* Exercise directions *
A complete, exact retyping of the data below is required.

* Dataset content *
★ ★ ★ ★

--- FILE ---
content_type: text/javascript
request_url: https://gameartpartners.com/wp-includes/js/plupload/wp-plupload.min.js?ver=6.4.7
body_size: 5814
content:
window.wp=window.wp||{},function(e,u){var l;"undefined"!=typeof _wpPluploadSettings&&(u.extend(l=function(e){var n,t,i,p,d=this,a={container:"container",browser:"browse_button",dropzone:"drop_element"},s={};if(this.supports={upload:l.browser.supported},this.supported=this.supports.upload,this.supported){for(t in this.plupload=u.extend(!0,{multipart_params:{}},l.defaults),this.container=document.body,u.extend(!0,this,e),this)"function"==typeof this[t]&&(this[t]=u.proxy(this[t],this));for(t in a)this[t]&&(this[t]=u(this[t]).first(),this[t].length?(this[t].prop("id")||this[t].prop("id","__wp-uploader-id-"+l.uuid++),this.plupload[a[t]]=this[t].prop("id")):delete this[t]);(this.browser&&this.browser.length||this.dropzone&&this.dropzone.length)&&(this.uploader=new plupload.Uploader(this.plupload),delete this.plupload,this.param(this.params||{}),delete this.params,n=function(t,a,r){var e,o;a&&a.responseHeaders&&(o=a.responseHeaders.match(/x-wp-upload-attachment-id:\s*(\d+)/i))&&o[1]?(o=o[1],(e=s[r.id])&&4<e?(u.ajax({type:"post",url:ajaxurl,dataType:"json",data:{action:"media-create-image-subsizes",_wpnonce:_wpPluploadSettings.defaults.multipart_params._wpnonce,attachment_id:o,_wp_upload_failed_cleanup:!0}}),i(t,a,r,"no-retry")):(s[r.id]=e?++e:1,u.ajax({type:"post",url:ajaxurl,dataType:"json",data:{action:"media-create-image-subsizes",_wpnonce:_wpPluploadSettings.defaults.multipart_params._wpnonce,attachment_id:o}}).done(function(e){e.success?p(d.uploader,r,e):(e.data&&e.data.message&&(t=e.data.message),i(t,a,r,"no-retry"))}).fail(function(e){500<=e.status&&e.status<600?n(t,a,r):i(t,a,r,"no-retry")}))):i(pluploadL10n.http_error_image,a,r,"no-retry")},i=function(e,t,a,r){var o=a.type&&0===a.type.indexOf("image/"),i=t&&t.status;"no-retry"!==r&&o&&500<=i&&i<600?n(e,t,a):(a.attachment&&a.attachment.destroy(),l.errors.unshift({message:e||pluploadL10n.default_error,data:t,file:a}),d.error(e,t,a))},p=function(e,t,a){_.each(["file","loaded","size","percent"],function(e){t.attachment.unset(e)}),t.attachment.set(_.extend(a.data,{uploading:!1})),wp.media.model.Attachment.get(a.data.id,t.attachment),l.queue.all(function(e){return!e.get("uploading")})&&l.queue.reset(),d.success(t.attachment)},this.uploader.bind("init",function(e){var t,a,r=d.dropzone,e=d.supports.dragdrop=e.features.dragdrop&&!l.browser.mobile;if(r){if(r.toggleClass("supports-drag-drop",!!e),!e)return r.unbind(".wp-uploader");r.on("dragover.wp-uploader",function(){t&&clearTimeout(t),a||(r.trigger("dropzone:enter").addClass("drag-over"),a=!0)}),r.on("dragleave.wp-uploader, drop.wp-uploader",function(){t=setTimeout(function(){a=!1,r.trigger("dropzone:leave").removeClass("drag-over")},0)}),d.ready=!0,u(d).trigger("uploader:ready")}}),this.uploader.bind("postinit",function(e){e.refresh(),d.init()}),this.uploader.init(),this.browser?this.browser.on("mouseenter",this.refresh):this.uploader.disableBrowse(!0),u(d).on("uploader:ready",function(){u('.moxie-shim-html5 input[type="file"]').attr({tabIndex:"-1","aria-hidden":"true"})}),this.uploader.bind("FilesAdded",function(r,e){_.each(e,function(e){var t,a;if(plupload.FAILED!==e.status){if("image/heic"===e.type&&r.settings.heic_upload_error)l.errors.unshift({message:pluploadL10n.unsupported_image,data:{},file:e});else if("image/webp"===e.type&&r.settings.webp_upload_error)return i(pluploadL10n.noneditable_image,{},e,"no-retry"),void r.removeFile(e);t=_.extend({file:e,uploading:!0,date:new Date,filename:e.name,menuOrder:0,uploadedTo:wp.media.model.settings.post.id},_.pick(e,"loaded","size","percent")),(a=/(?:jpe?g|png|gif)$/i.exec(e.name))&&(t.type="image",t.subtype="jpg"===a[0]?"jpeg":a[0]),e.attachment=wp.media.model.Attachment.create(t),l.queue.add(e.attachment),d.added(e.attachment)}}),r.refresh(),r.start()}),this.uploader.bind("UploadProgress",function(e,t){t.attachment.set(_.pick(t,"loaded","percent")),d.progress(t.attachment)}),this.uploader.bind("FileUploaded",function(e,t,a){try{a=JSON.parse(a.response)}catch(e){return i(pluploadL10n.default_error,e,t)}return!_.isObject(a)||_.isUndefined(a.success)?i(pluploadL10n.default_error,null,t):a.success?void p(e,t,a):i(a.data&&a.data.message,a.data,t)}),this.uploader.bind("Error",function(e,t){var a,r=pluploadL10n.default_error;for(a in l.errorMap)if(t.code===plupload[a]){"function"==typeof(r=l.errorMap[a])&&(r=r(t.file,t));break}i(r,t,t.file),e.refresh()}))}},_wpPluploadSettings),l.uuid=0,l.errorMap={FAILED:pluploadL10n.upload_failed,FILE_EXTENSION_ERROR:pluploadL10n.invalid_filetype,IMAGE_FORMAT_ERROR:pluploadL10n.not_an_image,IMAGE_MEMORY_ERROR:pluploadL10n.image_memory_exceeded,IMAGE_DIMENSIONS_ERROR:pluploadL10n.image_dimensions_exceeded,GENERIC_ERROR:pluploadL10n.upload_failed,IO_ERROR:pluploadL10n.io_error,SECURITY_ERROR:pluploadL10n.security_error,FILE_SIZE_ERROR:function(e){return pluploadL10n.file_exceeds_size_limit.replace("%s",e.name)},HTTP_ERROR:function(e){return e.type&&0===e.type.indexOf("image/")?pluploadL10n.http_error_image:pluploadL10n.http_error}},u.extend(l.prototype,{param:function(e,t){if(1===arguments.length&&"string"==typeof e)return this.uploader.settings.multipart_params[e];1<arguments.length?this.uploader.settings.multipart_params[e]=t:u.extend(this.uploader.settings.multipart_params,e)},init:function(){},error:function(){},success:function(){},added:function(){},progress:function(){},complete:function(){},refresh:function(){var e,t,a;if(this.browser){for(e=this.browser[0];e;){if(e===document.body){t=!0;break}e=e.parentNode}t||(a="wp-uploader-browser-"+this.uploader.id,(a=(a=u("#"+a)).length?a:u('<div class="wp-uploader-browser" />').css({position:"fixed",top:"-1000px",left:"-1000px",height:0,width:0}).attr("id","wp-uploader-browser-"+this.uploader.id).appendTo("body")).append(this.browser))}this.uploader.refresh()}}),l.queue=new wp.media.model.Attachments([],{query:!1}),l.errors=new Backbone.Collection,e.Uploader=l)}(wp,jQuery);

★ ★ ★ ★

* Expected answer *
--- FILE ---
content_type: text/javascript
request_url: https://gameartpartners.com/wp-includes/js/plupload/wp-plupload.min.js?ver=6.4.7
body_size: 5814
content:
window.wp=window.wp||{},function(e,u){var l;"undefined"!=typeof _wpPluploadSettings&&(u.extend(l=function(e){var n,t,i,p,d=this,a={container:"container",browser:"browse_button",dropzone:"drop_element"},s={};if(this.supports={upload:l.browser.supported},this.supported=this.supports.upload,this.supported){for(t in this.plupload=u.extend(!0,{multipart_params:{}},l.defaults),this.container=document.body,u.extend(!0,this,e),this)"function"==typeof this[t]&&(this[t]=u.proxy(this[t],this));for(t in a)this[t]&&(this[t]=u(this[t]).first(),this[t].length?(this[t].prop("id")||this[t].prop("id","__wp-uploader-id-"+l.uuid++),this.plupload[a[t]]=this[t].prop("id")):delete this[t]);(this.browser&&this.browser.length||this.dropzone&&this.dropzone.length)&&(this.uploader=new plupload.Uploader(this.plupload),delete this.plupload,this.param(this.params||{}),delete this.params,n=function(t,a,r){var e,o;a&&a.responseHeaders&&(o=a.responseHeaders.match(/x-wp-upload-attachment-id:\s*(\d+)/i))&&o[1]?(o=o[1],(e=s[r.id])&&4<e?(u.ajax({type:"post",url:ajaxurl,dataType:"json",data:{action:"media-create-image-subsizes",_wpnonce:_wpPluploadSettings.defaults.multipart_params._wpnonce,attachment_id:o,_wp_upload_failed_cleanup:!0}}),i(t,a,r,"no-retry")):(s[r.id]=e?++e:1,u.ajax({type:"post",url:ajaxurl,dataType:"json",data:{action:"media-create-image-subsizes",_wpnonce:_wpPluploadSettings.defaults.multipart_params._wpnonce,attachment_id:o}}).done(function(e){e.success?p(d.uploader,r,e):(e.data&&e.data.message&&(t=e.data.message),i(t,a,r,"no-retry"))}).fail(function(e){500<=e.status&&e.status<600?n(t,a,r):i(t,a,r,"no-retry")}))):i(pluploadL10n.http_error_image,a,r,"no-retry")},i=function(e,t,a,r){var o=a.type&&0===a.type.indexOf("image/"),i=t&&t.status;"no-retry"!==r&&o&&500<=i&&i<600?n(e,t,a):(a.attachment&&a.attachment.destroy(),l.errors.unshift({message:e||pluploadL10n.default_error,data:t,file:a}),d.error(e,t,a))},p=function(e,t,a){_.each(["file","loaded","size","percent"],function(e){t.attachment.unset(e)}),t.attachment.set(_.extend(a.data,{uploading:!1})),wp.media.model.Attachment.get(a.data.id,t.attachment),l.queue.all(function(e){return!e.get("uploading")})&&l.queue.reset(),d.success(t.attachment)},this.uploader.bind("init",function(e){var t,a,r=d.dropzone,e=d.supports.dragdrop=e.features.dragdrop&&!l.browser.mobile;if(r){if(r.toggleClass("supports-drag-drop",!!e),!e)return r.unbind(".wp-uploader");r.on("dragover.wp-uploader",function(){t&&clearTimeout(t),a||(r.trigger("dropzone:enter").addClass("drag-over"),a=!0)}),r.on("dragleave.wp-uploader, drop.wp-uploader",function(){t=setTimeout(function(){a=!1,r.trigger("dropzone:leave").removeClass("drag-over")},0)}),d.ready=!0,u(d).trigger("uploader:ready")}}),this.uploader.bind("postinit",function(e){e.refresh(),d.init()}),this.uploader.init(),this.browser?this.browser.on("mouseenter",this.refresh):this.uploader.disableBrowse(!0),u(d).on("uploader:ready",function(){u('.moxie-shim-html5 input[type="file"]').attr({tabIndex:"-1","aria-hidden":"true"})}),this.uploader.bind("FilesAdded",function(r,e){_.each(e,function(e){var t,a;if(plupload.FAILED!==e.status){if("image/heic"===e.type&&r.settings.heic_upload_error)l.errors.unshift({message:pluploadL10n.unsupported_image,data:{},file:e});else if("image/webp"===e.type&&r.settings.webp_upload_error)return i(pluploadL10n.noneditable_image,{},e,"no-retry"),void r.removeFile(e);t=_.extend({file:e,uploading:!0,date:new Date,filename:e.name,menuOrder:0,uploadedTo:wp.media.model.settings.post.id},_.pick(e,"loaded","size","percent")),(a=/(?:jpe?g|png|gif)$/i.exec(e.name))&&(t.type="image",t.subtype="jpg"===a[0]?"jpeg":a[0]),e.attachment=wp.media.model.Attachment.create(t),l.queue.add(e.attachment),d.added(e.attachment)}}),r.refresh(),r.start()}),this.uploader.bind("UploadProgress",function(e,t){t.attachment.set(_.pick(t,"loaded","percent")),d.progress(t.attachment)}),this.uploader.bind("FileUploaded",function(e,t,a){try{a=JSON.parse(a.response)}catch(e){return i(pluploadL10n.default_error,e,t)}return!_.isObject(a)||_.isUndefined(a.success)?i(pluploadL10n.default_error,null,t):a.success?void p(e,t,a):i(a.data&&a.data.message,a.data,t)}),this.uploader.bind("Error",function(e,t){var a,r=pluploadL10n.default_error;for(a in l.errorMap)if(t.code===plupload[a]){"function"==typeof(r=l.errorMap[a])&&(r=r(t.file,t));break}i(r,t,t.file),e.refresh()}))}},_wpPluploadSettings),l.uuid=0,l.errorMap={FAILED:pluploadL10n.upload_failed,FILE_EXTENSION_ERROR:pluploadL10n.invalid_filetype,IMAGE_FORMAT_ERROR:pluploadL10n.not_an_image,IMAGE_MEMORY_ERROR:pluploadL10n.image_memory_exceeded,IMAGE_DIMENSIONS_ERROR:pluploadL10n.image_dimensions_exceeded,GENERIC_ERROR:pluploadL10n.upload_failed,IO_ERROR:pluploadL10n.io_error,SECURITY_ERROR:pluploadL10n.security_error,FILE_SIZE_ERROR:function(e){return pluploadL10n.file_exceeds_size_limit.replace("%s",e.name)},HTTP_ERROR:function(e){return e.type&&0===e.type.indexOf("image/")?pluploadL10n.http_error_image:pluploadL10n.http_error}},u.extend(l.prototype,{param:function(e,t){if(1===arguments.length&&"string"==typeof e)return this.uploader.settings.multipart_params[e];1<arguments.length?this.uploader.settings.multipart_params[e]=t:u.extend(this.uploader.settings.multipart_params,e)},init:function(){},error:function(){},success:function(){},added:function(){},progress:function(){},complete:function(){},refresh:function(){var e,t,a;if(this.browser){for(e=this.browser[0];e;){if(e===document.body){t=!0;break}e=e.parentNode}t||(a="wp-uploader-browser-"+this.uploader.id,(a=(a=u("#"+a)).length?a:u('<div class="wp-uploader-browser" />').css({position:"fixed",top:"-1000px",left:"-1000px",height:0,width:0}).attr("id","wp-uploader-browser-"+this.uploader.id).appendTo("body")).append(this.browser))}this.uploader.refresh()}}),l.queue=new wp.media.model.Attachments([],{query:!1}),l.errors=new Backbone.Collection,e.Uploader=l)}(wp,jQuery);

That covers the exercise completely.